Hong Kong's regulatory combination punch
The entry of CMB International is not an isolated event, but rather the inevitable result of the systematic layout and promotion of digital asset development by the Hong Kong government and regulatory agencies in recent years. When these events are linked together, a clear strategic picture emerges.
Collective action in the banking sector: Before CMB International, other financial giants in Hong Kong had already begun to take action. One of Hong Kong's largest digital banks, "ZA Bank," has launched retail Crypto Asset trading; Standard Chartered's "Mox Bank" has also offered Crypto Asset investment products; and traditional banking giant HSBC has allowed clients to trade Bitcoin and Ethereum ETFs listed in Hong Kong since 2023.
Comprehensive regulatory framework: The Hong Kong Securities and Futures Commission (SFC) and the Hong Kong Monetary Authority (HKMA) are implementing a set of regulatory "combination punches". In addition to establishing a clear licensing system for brokers and virtual asset trading platforms (VATP), they have recently introduced regulatory provisions for stablecoin issuers and frequently issued warnings against fraudulent activities in the market, severely cracking down on unlicensed platforms.
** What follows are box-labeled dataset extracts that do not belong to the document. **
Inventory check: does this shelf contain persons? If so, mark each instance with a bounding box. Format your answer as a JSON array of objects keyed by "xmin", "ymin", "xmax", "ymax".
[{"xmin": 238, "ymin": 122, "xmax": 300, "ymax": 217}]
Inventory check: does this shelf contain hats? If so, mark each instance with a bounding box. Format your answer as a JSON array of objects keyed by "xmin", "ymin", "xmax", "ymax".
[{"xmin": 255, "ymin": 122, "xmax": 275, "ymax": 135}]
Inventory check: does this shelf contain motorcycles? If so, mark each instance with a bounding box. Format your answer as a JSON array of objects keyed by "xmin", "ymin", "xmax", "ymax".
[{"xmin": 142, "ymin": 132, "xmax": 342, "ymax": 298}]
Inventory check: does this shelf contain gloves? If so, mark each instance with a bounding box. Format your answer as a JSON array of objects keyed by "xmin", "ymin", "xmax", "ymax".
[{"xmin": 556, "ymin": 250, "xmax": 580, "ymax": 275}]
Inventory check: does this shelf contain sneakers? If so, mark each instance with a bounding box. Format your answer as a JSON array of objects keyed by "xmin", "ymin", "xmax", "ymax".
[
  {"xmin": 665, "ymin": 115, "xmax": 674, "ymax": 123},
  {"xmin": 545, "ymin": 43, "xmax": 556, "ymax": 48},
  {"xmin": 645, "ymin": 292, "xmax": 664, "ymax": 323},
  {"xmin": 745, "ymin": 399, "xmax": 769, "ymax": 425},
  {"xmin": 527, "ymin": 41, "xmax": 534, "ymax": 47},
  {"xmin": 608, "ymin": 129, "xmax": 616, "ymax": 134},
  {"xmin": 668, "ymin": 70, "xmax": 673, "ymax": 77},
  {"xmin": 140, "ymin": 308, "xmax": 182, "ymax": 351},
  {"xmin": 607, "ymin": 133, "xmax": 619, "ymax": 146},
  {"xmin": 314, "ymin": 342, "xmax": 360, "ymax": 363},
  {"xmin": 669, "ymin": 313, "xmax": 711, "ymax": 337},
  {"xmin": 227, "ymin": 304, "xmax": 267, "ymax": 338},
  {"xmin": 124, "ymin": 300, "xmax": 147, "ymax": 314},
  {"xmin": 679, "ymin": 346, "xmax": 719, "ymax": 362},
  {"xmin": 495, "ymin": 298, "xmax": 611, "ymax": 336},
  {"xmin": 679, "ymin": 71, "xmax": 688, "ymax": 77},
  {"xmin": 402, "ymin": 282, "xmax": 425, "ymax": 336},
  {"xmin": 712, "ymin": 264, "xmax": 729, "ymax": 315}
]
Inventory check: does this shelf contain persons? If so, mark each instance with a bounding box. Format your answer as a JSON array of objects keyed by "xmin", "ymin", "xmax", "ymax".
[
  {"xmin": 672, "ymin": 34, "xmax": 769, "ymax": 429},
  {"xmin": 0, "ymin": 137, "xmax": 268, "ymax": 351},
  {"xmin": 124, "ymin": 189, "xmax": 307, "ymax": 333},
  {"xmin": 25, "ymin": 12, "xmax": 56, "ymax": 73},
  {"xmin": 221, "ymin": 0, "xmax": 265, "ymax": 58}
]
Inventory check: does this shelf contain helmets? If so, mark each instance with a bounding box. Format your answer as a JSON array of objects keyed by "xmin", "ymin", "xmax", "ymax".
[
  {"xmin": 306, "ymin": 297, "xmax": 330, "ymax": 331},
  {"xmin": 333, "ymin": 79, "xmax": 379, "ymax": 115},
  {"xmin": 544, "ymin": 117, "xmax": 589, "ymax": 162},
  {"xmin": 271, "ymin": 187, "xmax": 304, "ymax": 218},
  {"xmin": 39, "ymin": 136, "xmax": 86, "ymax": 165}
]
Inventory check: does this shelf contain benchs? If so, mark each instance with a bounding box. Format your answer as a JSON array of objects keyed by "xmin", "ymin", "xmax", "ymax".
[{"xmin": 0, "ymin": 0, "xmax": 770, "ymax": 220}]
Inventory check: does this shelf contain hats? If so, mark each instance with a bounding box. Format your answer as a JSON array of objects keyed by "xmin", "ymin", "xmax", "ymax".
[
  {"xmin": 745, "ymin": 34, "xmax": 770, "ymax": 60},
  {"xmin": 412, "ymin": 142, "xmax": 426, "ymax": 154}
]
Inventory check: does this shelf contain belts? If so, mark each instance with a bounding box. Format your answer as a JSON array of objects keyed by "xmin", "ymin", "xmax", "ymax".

From licensing, regulation, and law enforcement to investor education, Hong Kong is building a comprehensive ecosystem aimed at attracting top global, compliant crypto enterprises and institutional investors. The core idea is very clear: exchange clear, strict, and predictable regulation for long-term market trust and healthy development.
Cautiously embrace and clarify direction
Back to the original question: Is Crypto Assets the top priority for Hong Kong regulators? From the groundbreaking actions of China Merchants International to the positive responses from the entire financial sector, and then to the intensive policy introductions from the regulatory authorities, the answer is already very clear.
Perhaps the term "primary" is still open to discussion, but turning Hong Kong into a globally leading, fully regulated virtual asset center has undoubtedly been elevated to the highest strategic level of the Hong Kong Special Administrative Region government.
The entry of China Merchants International is a key step in this grand strategy. It symbolizes the recognition and endorsement from the most mainstream financial forces in mainland China of Hong Kong's status as a digital asset hub. This is a "cautious embrace," taking place within the strict confines of "qualified investors," but the signals it sends are strong and clear.
In the future, we can foresee that more financial institutions with mainland backgrounds will follow the compliance path pioneered by China Everbright International and participate in the global wave of digital assets through Hong Kong, this unique gateway. Meanwhile, Hong Kong will continue to solidify its position as an irreplaceable international financial center in the intersection of tradition and the future.